> [Given instruction]: Carry on the commentary on the Belgian composer Paul Adriaenssens, starting right after its last sentence.

> [Text extract]:
····················
Again, the publication was made possible at the time thanks to the initiative
of the composer and sound artist Baudouin Oosterlynck.***
The composers
who contributed texts are Paul Adriaenssens, Boudewijn Buckinx, George
de Decker, Joris de Laet, Yves Knockaert, Baudouin Oosterlynck and Fanny
Tran.
1. Paul
Adriaenssens
“Paul J.
Adriaenssens is a Belgian experimental composer born in Antwerp in 1952.
Since 1975 he was, for 7 years, a co-operator of the Studio for Experimental
Music and a member of the SEM-ensemble.
Since
1977, he is interested in electronic sound generation.
He has
performed works for acoustic and electronic instruments with visual analogies,
both in Belgium and abroad.”
I.
Rather
than summing things up, I want to begin here with a few quotes from Adriaenssens’
text intriguingly entitled “A Short Walk with Paul J.”.
One quote,
the one I want to start with, refers to the author, the artist (the composer,
in this case), as recipient: this author, although he is the creator of
a work and as such closely involved, can be a “detached” recipient; he
can listen to his music as if it was written by somebody else.
“A composer
is also a detached listener to his own music.” (p.13) Yes, a necessary
reminder. But what does it involve? Perhaps a distance, between the author
and his work. A certain time that has elapsed? A soberness, different from
the enthusiasm or elation that is felt at the moment when the work has
just been completet?
The next
quote reminds me of Agnes Varda’s portrayal (in the film ‘Kungfu Master’…)
of a teenage boy in front of a machine that lets him react to the possibilities
offered by a video game. The filmmaker does not leave us in doubt about
one thing: It is not a stupid, merely reactive way of wasting one’s time;
it demands a new sensibility and intelligence of the boy, something in
which he surpasses many members of an older generation who derisively look
down on such activity, misjudging the extent to which it demands a quick,
awake mind and an enormous coordination of eye, mind, hands, the entire
body.
····················
> [Supplied material]:
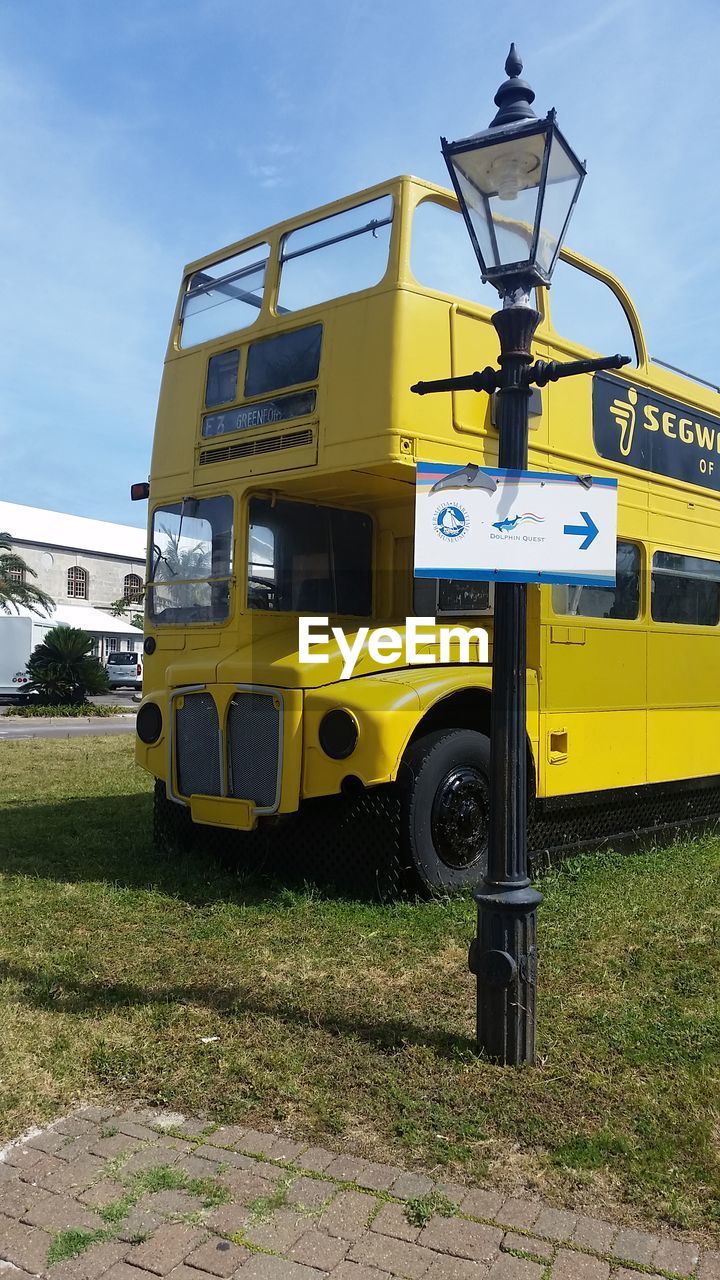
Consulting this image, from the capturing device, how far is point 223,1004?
442cm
····················
> [Expected answer]:
Adriaenssens
draws a parallel between the options offered by a video game (which always
entail something, whether foreseen or not) and the options open to
composers which also entail something (whether foreseen or not?). This
is plausible. Contemporary composition very often relies on this or that
mathematical approach; mathematical models and series also underpin the
electronic machines that let us play video games, and they underpin the
games as such. There are limits of course, to the attempted comparison:
composing isn’t a machine’s ‘activity’ or a response to an unstoppable
machine’s program: It is a human activity that presupposes and thus includes
freedom. Adriaenssens puts it like this:
“There
are video games these days that allow the player to interfere with the
course of events in such a way that he creates his own reality bearing
all the consequences of his subsequent choices. Each turn of the story
is player-induced. Normally he is expected to play a game to the end. Here
the comparison fails. A composer can reset – soft (slight changes afterward)
or hard (waste basket) – at any given moment and start anew. Lots of good
times guaranteed.” (p.13)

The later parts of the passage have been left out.